Excerpted passage:
WashingtonPost.com's review of the Spice Girls from 2/21/08

Feb 23, 2008 07:07



WARNING:This was not a favorable review (but the show was AWESOME!)

Taking the Spice Girls Reunion With a Large Grain of Salt

By J. Freedom du Lac
Washington Post Staff Writer
Saturday, February 23, 2008; Page C01

It didn't take long for the newly reunited Spice Girls to get themselves back on a pedestal. All they had to do was ask their set designer for a boost.

The Girls made a big, self-exalting entrance at their Verizon Center concert Thursday night, rising from beneath the floor on elevator platforms, which lifted them several feet above the stage. With Emma Bunton, Melanie Brown, Melanie Chisholm, Geri Halliwell and Victoria Beckham (that's Baby, Scary, Sporty, Ginger and Posh to you) preening in their spangly Roberto Cavalli outfits and basking from on high in the approbation of the sold-out crowd, it was as though it were 1997 again in Spiceworld and the Spice Girls were still a global cultural phenomenon rather than a reunion-tour curiosity.

Spiceworld: nice place to visit, wouldn't necessarily want to live there.

For one thing, it's not a planet that embraces high art. "If you wanna be my lover, you gotta get with my friends/Make it last forever, friendship never ends," went the night's key chorus, from the group's breakthrough 1996 hit, "Wannabe," which was saved for the dizzying encore.

But they do know from entertainment in Spiceworld. Ooooh, girl, do they ever.
As pure pop spectacle, the Verizon Center show was exceptional, a wild sugar rush of staging, showmanship, glitter and wardrobe changes.

The Spice Girls aren't the most gifted vocalists. (They're not even the Pussycat Dolls.) But they performed with panache, oozing attitude and their curious brand of charm all over their eye-popping multi-level stage, which had plenty of moving parts -- including candy-cane stripper poles that were used during the treacly "2 Become 1."

Repeat: nice place to visit, etc.

For 100 minutes, the Girls powered through their old catalogue, covering all of their hits (the frothy "Stop," the jazzed-up "Too Much") and some of their misses (including the Isla Bonita import "Viva Forever" and the hyper-sexualized hip-hop of 2000's "Holler," which should have been a hit).

Singing into bejeweled microphones, the Girls added a new love song to the set, too: Reunion single "Headlines (Friendship Never Ends)," which didn't exactly make headlines in the United States, peaking at No. 90 on the Billboard Hot 100.

Data section:

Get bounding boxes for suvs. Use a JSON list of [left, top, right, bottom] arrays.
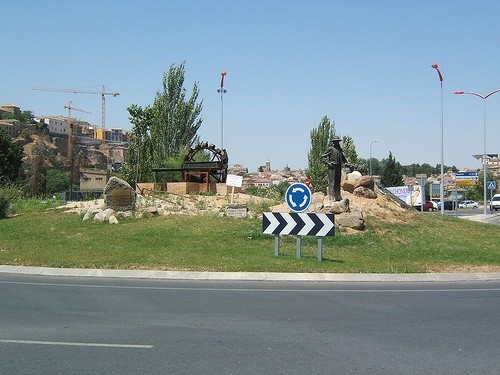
[[490, 194, 500, 211]]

Challenge: Reproduce the passage of the Spice Girls review between "It didn't take" and "to live there.", inclusive, without changing a word.

Response to the task:
It didn't take long for the newly reunited Spice Girls to get themselves back on a pedestal. All they had to do was ask their set designer for a boost.

The Girls made a big, self-exalting entrance at their Verizon Center concert Thursday night, rising from beneath the floor on elevator platforms, which lifted them several feet above the stage. With Emma Bunton, Melanie Brown, Melanie Chisholm, Geri Halliwell and Victoria Beckham (that's Baby, Scary, Sporty, Ginger and Posh to you) preening in their spangly Roberto Cavalli outfits and basking from on high in the approbation of the sold-out crowd, it was as though it were 1997 again in Spiceworld and the Spice Girls were still a global cultural phenomenon rather than a reunion-tour curiosity.

Spiceworld: nice place to visit, wouldn't necessarily want to live there.